Thanks so much for any more help on how to do batch re-sizing using IV


----------



## dual layer dvd (Aug 20, 2008)

DonaldG said:


> I would suggest that 800 pix wide would be suitable size.
> 
> If you use software to resize, put the originals in one folder and in the batch instructions make a copy into a seperate folder. That way you keep the originals intact.


Oh definitely! The pictures are all still in their original folders around the internal HDD, but since I have all my favorites organized now, I will definitely make sure to create a new re-sized folder for the batch to be saved into so I can keep the native quality/resolution intact. Thanks


----------



## Done_Fishin (Oct 10, 2006)

Sort your pictures by portrait / landscape or you'll be in for a surprise when the results aren't uniform


----------



## dual layer dvd (Aug 20, 2008)

Done_Fishin said:


> Sort your pictures by portrait / landscape or you'll be in for a surprise when the results aren't uniform


Oh, that would have been aggravating. Thanks for letting me know - what changes would there be if I didn't sort them out?
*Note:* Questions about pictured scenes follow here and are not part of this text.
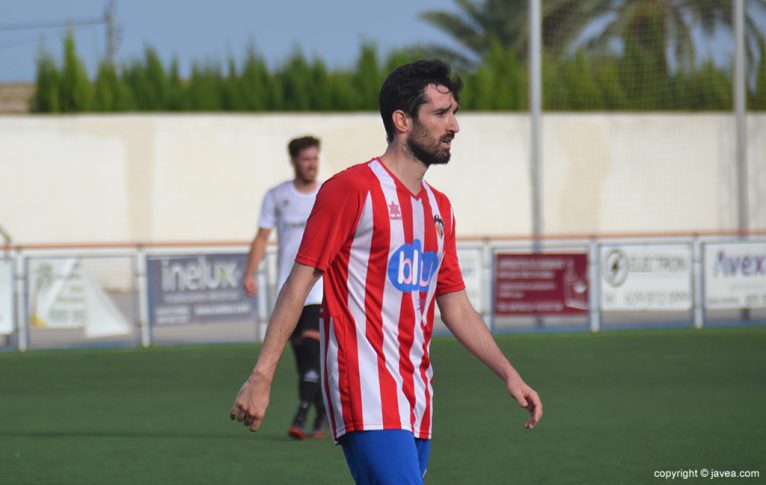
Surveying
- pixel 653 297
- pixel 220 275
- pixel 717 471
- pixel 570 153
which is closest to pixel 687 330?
pixel 653 297

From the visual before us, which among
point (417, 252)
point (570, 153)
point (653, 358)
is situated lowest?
point (653, 358)

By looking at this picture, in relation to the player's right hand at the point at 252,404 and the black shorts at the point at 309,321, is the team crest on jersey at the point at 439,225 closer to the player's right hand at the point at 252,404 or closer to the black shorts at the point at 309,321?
the player's right hand at the point at 252,404

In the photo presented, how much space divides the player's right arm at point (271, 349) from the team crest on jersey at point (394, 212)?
1.00ft

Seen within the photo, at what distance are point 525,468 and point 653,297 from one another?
1017cm

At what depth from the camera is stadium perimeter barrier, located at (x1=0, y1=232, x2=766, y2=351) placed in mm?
15766

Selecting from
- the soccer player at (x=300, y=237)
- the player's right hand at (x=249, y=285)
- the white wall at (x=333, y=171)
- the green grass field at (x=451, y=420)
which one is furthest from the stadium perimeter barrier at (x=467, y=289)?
the white wall at (x=333, y=171)

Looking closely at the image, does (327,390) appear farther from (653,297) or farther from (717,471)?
(653,297)

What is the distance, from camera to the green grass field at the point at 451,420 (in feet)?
24.7

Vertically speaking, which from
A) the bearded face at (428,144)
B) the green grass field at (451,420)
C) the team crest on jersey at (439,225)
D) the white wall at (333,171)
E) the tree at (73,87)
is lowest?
the green grass field at (451,420)

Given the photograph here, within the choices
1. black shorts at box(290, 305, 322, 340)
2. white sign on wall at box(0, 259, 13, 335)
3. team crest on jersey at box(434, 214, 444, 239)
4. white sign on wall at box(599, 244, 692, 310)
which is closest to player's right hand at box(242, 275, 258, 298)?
black shorts at box(290, 305, 322, 340)

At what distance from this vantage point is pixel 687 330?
17219 millimetres

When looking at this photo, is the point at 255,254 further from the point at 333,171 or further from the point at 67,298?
the point at 333,171

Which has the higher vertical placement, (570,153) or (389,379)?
(570,153)

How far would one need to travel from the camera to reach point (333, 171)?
29734mm
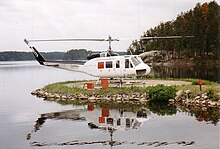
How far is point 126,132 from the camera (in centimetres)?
1420

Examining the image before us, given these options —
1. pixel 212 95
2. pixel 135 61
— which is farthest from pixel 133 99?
pixel 212 95

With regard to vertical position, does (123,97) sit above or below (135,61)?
below

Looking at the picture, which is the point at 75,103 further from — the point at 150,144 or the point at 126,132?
the point at 150,144

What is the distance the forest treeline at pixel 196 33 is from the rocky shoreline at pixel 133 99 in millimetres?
38338

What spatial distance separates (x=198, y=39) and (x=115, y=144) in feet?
188

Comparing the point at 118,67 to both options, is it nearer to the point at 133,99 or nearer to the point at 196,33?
the point at 133,99

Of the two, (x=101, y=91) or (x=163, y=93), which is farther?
(x=101, y=91)

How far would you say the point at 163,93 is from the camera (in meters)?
20.8

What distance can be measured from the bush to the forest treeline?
129ft

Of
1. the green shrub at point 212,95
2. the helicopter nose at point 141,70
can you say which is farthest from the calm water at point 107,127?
the helicopter nose at point 141,70

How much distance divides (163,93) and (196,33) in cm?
4910

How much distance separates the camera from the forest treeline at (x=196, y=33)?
215 feet

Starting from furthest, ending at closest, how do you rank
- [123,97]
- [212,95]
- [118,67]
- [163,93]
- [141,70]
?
[118,67], [141,70], [123,97], [163,93], [212,95]

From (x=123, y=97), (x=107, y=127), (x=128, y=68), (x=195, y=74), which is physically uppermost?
(x=128, y=68)
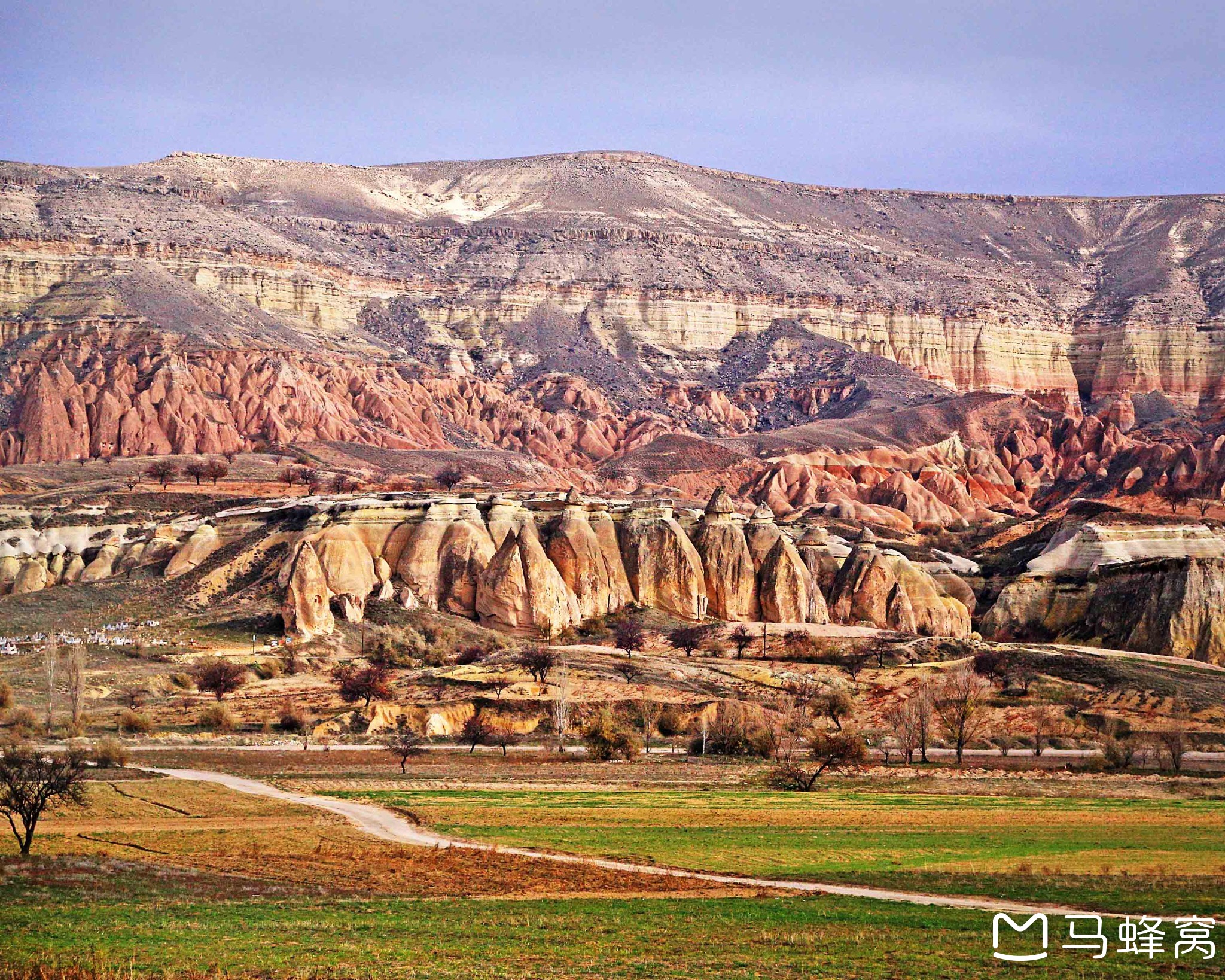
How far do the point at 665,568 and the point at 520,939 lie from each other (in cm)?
8162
Thanks for the tip, I'm going to make sure I sort them out.

I'm poking around Irfanview trying to figure out how to do batch re-sizing...


----------



## Done_Fishin (Oct 10, 2006)

you'd want a portrait converted to say 800*600 whilst a landscape would need to be 600*800. This just generally refers to the way we look at a photo, like an A4 sheet of paper, you either print portrait style or landscape style.

if you don't sort them (and save to a new folder - DON'T OVERWRITE!!!) landscapes will be will converted, making them taller and slimmer than original.


----------



## dual layer dvd (Aug 20, 2008)

Done_Fishin said:


> you'd want a portrait converted to say 800*600 whilst a landscape would need to be 600*800. This just generally refers to the way we look at a photo, like an A4 sheet of paper, you either print portrait style or landscape style.
> 
> if you don't sort them (and save to a new folder - DON'T OVERWRITE!!!) landscapes will be will converted, making them taller and slimmer than original.


Thanks a lot... I just gave it a shot, it seemed pretty easy and intuitive straight from the file drop down menu, selected the batch conversion and advanced features for resize, and even watched a detailed 6 minute Youtube video of batch re-sizing in Irfanview, but in stead of saving the folder's contents I selected (including subfolders images) into a new re-sized folder, about half of the 1,020 images I selected to resize were placed on the desktop outside of any folder, which took a while to clean up, lol!

I will give it another shot, and see if I can get some better results - thanks again for your help


----------